Military Resources for Our Veterans
Every Day We Live Free
Our nation began with a revolution to secure “the blessings of life, liberty and the pursuit of happiness.” Every day we live free because of past wars that have been fought and won.
This nation, under God, shall have a new birth of freedom and the government of the people, by the people and for the people shall not perish from the earth.” – Abraham Lincoln, Gettysburg Address
During the Civil War, we were at war with ourselves. World War I was “the war to end all wars.” Pearl Harbor is “a date which will live in infamy,” which began our entry into World War II. The war in Iraq and the war against terrorism are still ever present in our minds.
Wars are fought and won because of one factor: heroes who leave their families and homes. They tread on foreign soil, risking limb and life to serve and protect all we hold dear. We honor these brave men and women. We enjoy our lives because they are willing to risk theirs.
May we honor them and remember their sacrifices not only on Veteran’s Day, but every day we live free. Think of them the next time you vote. Pray for them the next time you kneel down at night. Thank them when you exercise your freedom of speech. But more important than remembering and honoring them would be to serve them.
Many of today’s veterans have trouble finding employment when they re-enter the civilian work force. Veterans who served the military as engineers, electricians, plumbers and heavy equipment operators have valuable skills that would be welcome in the construction industry, an area that also happens to be experiencing a shortage of skilled labor. These skills, however, are not the only skills that attract employers. There are many benefits to hiring veterans based on the following eight skills veterans acquire as they work in the military.
Leadership. Military personnel are trained to be leaders, whether through orders given, delegation of authority, motivation or personal example. They are able to exercise judgment and manage resources in the most trying of circumstances.
Teamwork. Veterans understand the importance of teamwork and the responsibility to colleagues.
Skills. Veterans have the ability to learn new tasks and often have military skills that are transferable to civilian jobs.
Pressure.

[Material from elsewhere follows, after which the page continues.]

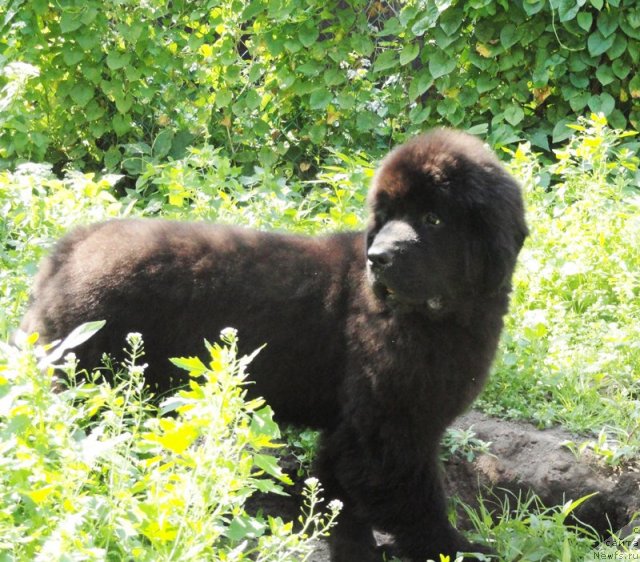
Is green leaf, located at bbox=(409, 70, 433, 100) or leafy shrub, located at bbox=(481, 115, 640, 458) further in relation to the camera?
green leaf, located at bbox=(409, 70, 433, 100)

Veterans are used to performing under pressure. They have learned to accomplish assignments in a timely matter, in spite of difficult situations. They are trained to see a task through to completion and to do it well.
Diversity. Veterans are accustomed to working with individuals of diverse races, religions, backgrounds and abilities. They have learned to interact effectively with different types of people.

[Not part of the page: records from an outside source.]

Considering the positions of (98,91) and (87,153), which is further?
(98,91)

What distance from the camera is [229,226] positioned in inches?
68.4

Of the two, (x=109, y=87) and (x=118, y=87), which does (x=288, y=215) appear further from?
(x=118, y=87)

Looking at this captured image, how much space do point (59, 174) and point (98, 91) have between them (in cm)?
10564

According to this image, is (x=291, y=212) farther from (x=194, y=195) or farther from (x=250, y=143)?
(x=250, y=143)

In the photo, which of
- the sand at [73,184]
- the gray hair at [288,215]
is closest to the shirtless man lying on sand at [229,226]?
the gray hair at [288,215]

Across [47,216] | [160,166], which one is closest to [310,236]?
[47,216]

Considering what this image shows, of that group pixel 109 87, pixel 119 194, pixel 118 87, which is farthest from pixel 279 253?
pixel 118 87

Procedures. One of the most valuable lessons learned during military service is respect for procedures. Each organization has a framework of hierarchy and procedures that make it effective. Veterans understand this and how it relates to personal accountability.

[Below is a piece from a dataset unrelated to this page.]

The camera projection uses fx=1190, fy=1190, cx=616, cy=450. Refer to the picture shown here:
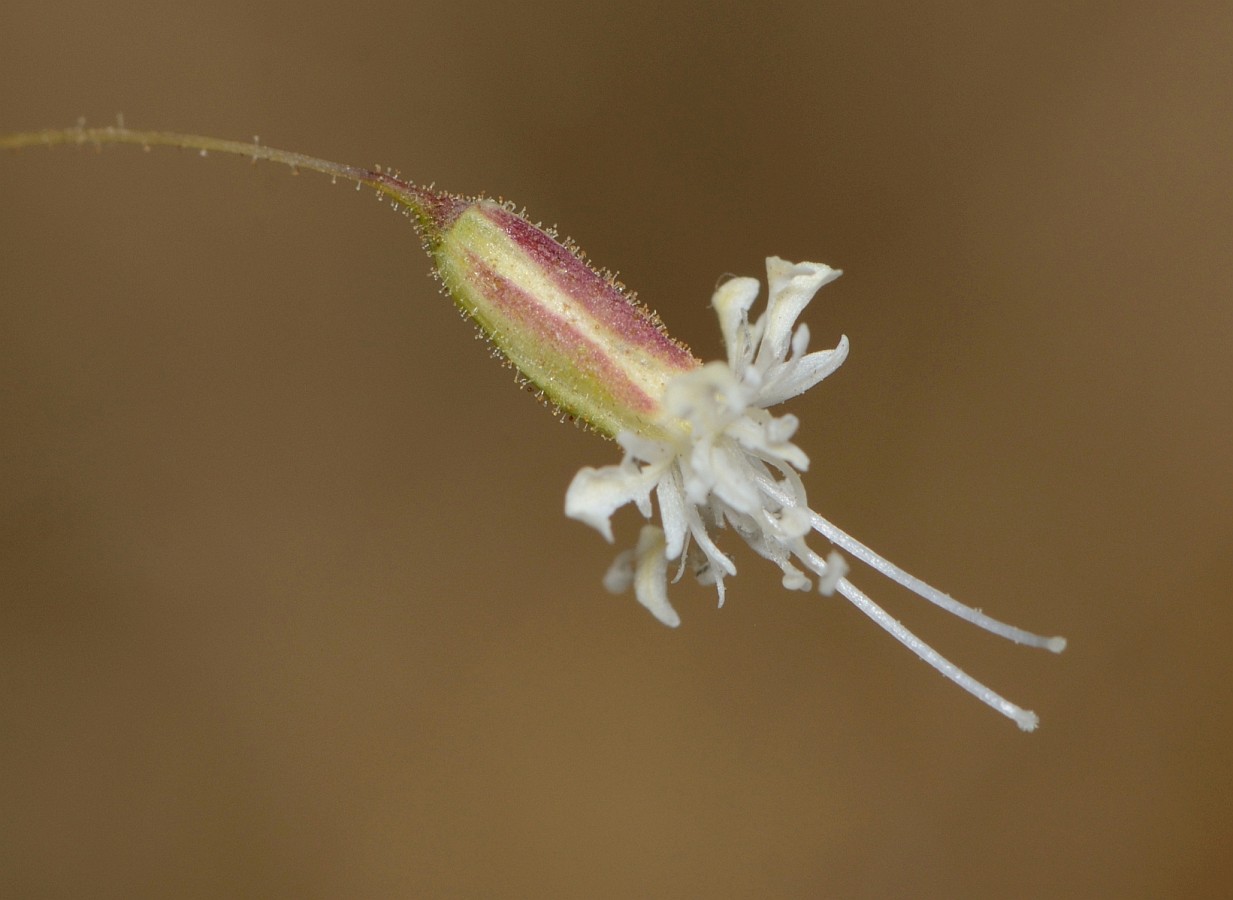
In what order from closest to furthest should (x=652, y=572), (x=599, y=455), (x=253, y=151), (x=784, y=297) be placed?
(x=253, y=151) < (x=652, y=572) < (x=784, y=297) < (x=599, y=455)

Integrity. Veterans know the value of hard work and the importance of working together to achieve the common good.
Maturity. Many veterans have proven themselves in combat situations. They have shown endurance and stamina. Some of them have overcome personal disabilities with courage and determination. All these traits foster a high level of personal maturity, even if the person is considered young by most other standards.
As we express our gratitude, we must never forget that the highest appreciation is not to utter words, but to live by them.” – John F. Kennedy
Honor our veterans not only with words, but also by helping them re-enter the civilian life of this grateful nation. We salute you!